Belgrad, Sırpça’da beyaz şehir anlamına geliyor. Panoniyen Ovası’nın Balkanlar ile buluştuğu, Sava ve Tuna nehirlerinin birleştiği noktada kurulmuş Belgrad, adı gibi ferah, aydınlık ve huzurlu bir kent. Daha hava limanından şehre doğru giderken gördüğüm manzara şehri sevmeme yetmişti. Arkadaşların yorumuyla, Windows duvar kağıdı tadındaydı.

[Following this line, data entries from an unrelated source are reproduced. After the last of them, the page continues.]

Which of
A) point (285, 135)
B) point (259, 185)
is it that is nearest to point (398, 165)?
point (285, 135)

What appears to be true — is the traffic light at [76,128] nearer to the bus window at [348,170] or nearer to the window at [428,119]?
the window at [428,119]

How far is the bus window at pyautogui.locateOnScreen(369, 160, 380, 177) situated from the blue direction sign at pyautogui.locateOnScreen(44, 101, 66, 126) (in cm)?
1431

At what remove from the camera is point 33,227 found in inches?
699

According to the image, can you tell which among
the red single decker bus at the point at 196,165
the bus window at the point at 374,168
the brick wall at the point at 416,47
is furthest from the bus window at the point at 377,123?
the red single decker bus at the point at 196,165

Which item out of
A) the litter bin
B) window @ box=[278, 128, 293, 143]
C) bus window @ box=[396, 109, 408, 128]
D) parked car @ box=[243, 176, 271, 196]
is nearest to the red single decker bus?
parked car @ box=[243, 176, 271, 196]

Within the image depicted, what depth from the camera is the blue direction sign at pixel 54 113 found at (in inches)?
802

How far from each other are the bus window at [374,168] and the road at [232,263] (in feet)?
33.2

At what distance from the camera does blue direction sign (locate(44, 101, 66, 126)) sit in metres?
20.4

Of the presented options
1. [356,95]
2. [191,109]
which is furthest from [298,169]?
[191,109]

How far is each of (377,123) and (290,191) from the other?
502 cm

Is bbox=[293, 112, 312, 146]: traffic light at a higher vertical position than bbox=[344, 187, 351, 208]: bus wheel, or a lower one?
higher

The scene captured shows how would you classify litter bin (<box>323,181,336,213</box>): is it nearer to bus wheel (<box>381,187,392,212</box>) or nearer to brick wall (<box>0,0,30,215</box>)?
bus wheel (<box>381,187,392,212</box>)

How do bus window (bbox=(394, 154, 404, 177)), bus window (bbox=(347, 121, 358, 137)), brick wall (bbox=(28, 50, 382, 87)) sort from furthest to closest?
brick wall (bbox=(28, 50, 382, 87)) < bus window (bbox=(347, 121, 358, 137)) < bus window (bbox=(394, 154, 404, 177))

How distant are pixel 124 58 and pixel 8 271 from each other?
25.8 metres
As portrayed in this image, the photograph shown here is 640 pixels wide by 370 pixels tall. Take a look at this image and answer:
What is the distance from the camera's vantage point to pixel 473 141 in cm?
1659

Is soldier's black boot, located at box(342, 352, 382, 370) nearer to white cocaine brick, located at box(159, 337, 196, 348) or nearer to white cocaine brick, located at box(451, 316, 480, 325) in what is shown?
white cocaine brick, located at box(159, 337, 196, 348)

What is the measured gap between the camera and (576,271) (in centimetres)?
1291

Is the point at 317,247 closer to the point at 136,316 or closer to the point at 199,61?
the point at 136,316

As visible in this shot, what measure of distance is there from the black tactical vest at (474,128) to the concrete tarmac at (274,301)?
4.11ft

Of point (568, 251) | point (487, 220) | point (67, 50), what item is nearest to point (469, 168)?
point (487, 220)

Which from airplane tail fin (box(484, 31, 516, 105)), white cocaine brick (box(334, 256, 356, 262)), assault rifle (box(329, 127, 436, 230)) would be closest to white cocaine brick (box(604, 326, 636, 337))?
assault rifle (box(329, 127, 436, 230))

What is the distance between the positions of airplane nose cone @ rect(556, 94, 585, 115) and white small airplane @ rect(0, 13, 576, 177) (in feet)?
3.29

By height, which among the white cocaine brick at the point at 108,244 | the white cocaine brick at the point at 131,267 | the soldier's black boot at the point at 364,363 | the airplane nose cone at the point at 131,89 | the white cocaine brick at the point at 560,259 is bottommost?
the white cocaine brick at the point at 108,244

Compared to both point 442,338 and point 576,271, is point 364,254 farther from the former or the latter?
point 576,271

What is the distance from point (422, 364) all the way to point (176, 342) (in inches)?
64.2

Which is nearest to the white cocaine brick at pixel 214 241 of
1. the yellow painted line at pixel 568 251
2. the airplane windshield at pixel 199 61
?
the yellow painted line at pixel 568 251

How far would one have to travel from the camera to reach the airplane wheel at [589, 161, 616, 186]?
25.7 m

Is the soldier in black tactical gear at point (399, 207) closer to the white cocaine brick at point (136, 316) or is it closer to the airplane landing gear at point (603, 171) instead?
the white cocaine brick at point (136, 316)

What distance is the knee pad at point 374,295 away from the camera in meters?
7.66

Tüm banliyöleri ile birlikte 2 milyon nüfusa ev sahipliği yapan şehir, şahane doğası, güzel manzarası, yemyeşil parkları, muhteşem kulüpleri, bar ve restoranları ile beni baştan çıkaran bir şehir oldu. Belgrad’da geçirdiğim bir kaç günden sonra aklıma olan şey “Ben bu şehirde yaşamak isterim” düşüncesiydi.
Neden Belgrad’a Gitmeli
#1- Nefis Doğası
Nehir kenarına kurulmuş şehirlerin ortak özelliği olan hoş bir manzaraya sahip bir şehir Belgrad. Şehrin ister eski tarafında olun, ister yeni tarafında, karşıda, yeşillikler içerisinde şahane bir manzara sizi bekliyor. Hani bu yeşil alanlar sonradan şehre kazandırılmış parklar gibi eğreti de durmuyor. Her bir park, her bir ağaç sanki asırlardır orada, ki öyle de.
Koca plazalardan veya zamana yenik düşmeye başlamış, tarihi dokuya sahip asırlık bir binadan dışarı adımınızı attığınızda, en fazla birkaç dakika yürüyüş mesafesinde, sırtınızı çimlere yayıp, gökyüzünü seyre dalacağınız bir park bekliyor sizi. Tašmajdan Park, AdaCiganlija, AdaHuja ve AdaMedjica doğanın, yeşilin içine en iyi dalınabilecek yerler.